Alana dan Alena, suatu kebetulan yang tak pernah diduga bukan?
Semua tentang garis tangan maupun takdir, dan semua hal tentang pertemuan yang melibatkan ketidaksengajaan.

Tentang Alena si penyuka Katun, Twiscone, Rayon, Spandek, Linel dan meja jahit warisan neneknya untuknya menciptakan sesuatu.
Juga tentang rumah pohon uniknya, dan tentang semua fakta yang menyatakan,
bahwa sebenarnya Ia begitu mencintai keluarganya.

"Iya ma, Alena udah check-in dari tadi siang. "

"Sudah makan?"

"Iyaa ma udah."

"Liburan akhir bulan InsyaAllah mama kesana, nanti mama akan coba bilang ke Ayahmu."

"Gausah ma, nggak perlu."

"Nggakpapa kok nak nanti mama usahakan pasti ayah mengerti."

"Alena udah besar mah, jauh jauh kesini karna Alen udah harus mikir soal sukses, nggak perlu ditengok tengokin kayak gitu."

"Memang itu alasannya atau memang kamu belum maafin ayahmu sampai sekarang?"

"Ma ayah nggak pernah minta maaf sama Alena, terus Alena harus maafin siapa?"

"Alena sudah berapa kali mama bilang, iya mama paham tapi.."

"Iya Alena tau mama paham, tapi disini Alena yang lebih paham soal semuanya, dan mama sendiri? mama bahkan nggak pernah paham apapun soal Alena."

"Alena dengerin mama nak."

"Alena memang selalu dengerin mama. Justru mama yang nggak pernah dengerin Alena."

Tuuuutt!

Panggilan itu diakhiri oleh Alena, Air matanya tak mampu terbendung lebih lama lagi, bayangan akan semua yang membuatnya jatuh sejatuh jatuhnya, kembali dan bersiap untuk menghantuinya. Ia benci segala hal tentang Ayahnya, seseorang yang menghancurkan hidupnya, seseorang yang membuatnya harus menghabiskan waktu untuk menyendiri di rumah pohon menanti masa depannya.
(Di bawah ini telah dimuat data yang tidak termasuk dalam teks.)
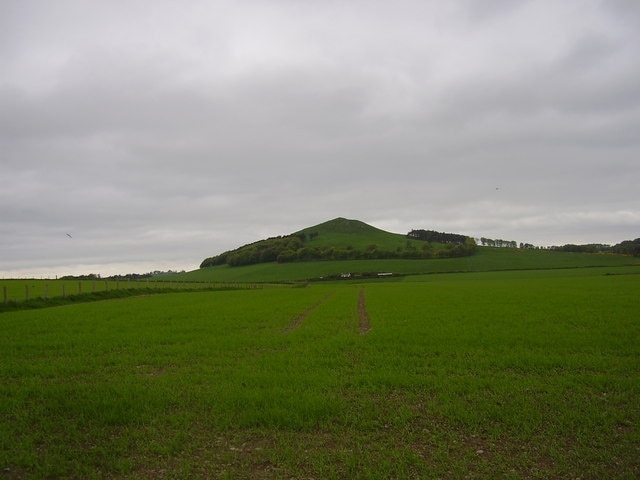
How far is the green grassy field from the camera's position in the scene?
23.4 ft

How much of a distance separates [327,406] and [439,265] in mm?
121371

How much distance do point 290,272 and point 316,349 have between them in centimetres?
11550

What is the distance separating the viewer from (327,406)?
9.48m

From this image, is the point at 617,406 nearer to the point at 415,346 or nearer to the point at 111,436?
the point at 415,346

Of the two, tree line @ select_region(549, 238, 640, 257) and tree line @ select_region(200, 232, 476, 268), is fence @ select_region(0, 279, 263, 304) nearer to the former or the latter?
tree line @ select_region(200, 232, 476, 268)

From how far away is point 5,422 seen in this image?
346 inches

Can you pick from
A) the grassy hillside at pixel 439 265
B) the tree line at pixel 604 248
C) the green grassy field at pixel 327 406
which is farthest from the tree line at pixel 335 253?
the green grassy field at pixel 327 406

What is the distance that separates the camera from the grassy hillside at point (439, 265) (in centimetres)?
11988

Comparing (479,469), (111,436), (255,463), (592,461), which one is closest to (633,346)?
(592,461)

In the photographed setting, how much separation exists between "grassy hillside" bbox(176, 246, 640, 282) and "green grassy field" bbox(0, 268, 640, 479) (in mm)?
103446

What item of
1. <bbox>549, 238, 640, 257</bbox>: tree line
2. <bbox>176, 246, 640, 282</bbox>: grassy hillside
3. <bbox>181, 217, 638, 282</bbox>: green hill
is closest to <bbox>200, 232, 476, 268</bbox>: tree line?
<bbox>181, 217, 638, 282</bbox>: green hill

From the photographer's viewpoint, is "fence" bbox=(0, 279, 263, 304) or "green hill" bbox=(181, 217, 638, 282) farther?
"green hill" bbox=(181, 217, 638, 282)

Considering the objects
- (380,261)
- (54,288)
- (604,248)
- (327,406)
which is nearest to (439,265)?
(380,261)

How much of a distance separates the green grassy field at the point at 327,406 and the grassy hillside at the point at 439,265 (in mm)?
103446
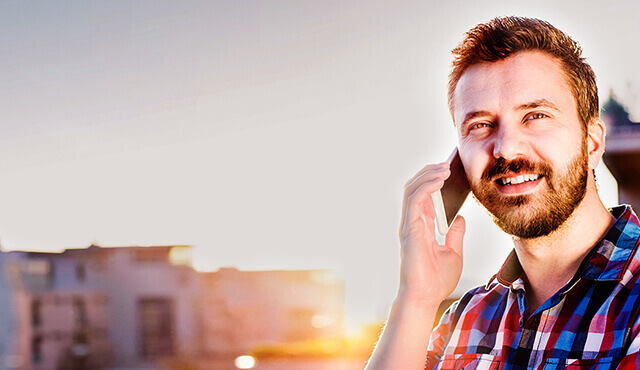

"Dasar anak nggak tau di untung!"
Bugh!!

"Kalo kamu nggak bisa nurut sama ayah, pergi kamu dari sini!"
"Pergi dari sini sekarang! Saya nggak sudi punya anak kayak kamu!!
"Pergi!!"

Ia menarik nafasnya, keringat dingin membasahi tengkuknya.
Alana tak mampu memunafikkan dirinya lebih lama lagi, Ia masih mengingat semuanya, Semuanya. Itu sebab mengapa Alana sangat membenci perkataan mamanya dimana Ia harus memaafkan lelaki itu

"Maafkan ayahmu demi mama Alana."

Hatinya panas, Ia merasa tidak adil, kenapa mama tetap bertahan atas apa yang sudah dilakukan ayah padanya. Ada apa dengan mama sebenarnya. Semuanya membuatnya begitu muak. Benar benar muak.

Dan semua kembali memasuki pikirannya. Termasuk cacian yang ia dapat kan. Semua kembali mengusik syaraf otaknya Ia merogoh lacinya dan mengeluarkan sebuah tabung berisi pil penenang, dan langsung menelannya.
"Semua kembali." Gumamnya.

"Jangan pegang rambutku!"

"Makanya! nggak usah sok sok an! sakit kan? Ayo del, tarik lagi sampai dia minta ampun!"

"Aww sakit! Berhenti! Kalian jahat! Nanti aku bilangin ke ayah!"

"Bilangin aja, dia nggak akan peduli! Dia kan nggak sayang sama kamu!"

"Ayahku sayang kok sama aku!"

"Masa? Buktinya kemarin, aku lihat kamu dipukulin sama ayahmu, papiku aja nggak pernah tuh mukul aku, dia selalu beliin aku mainan bagus, tas bagus, nggak kayak kamu!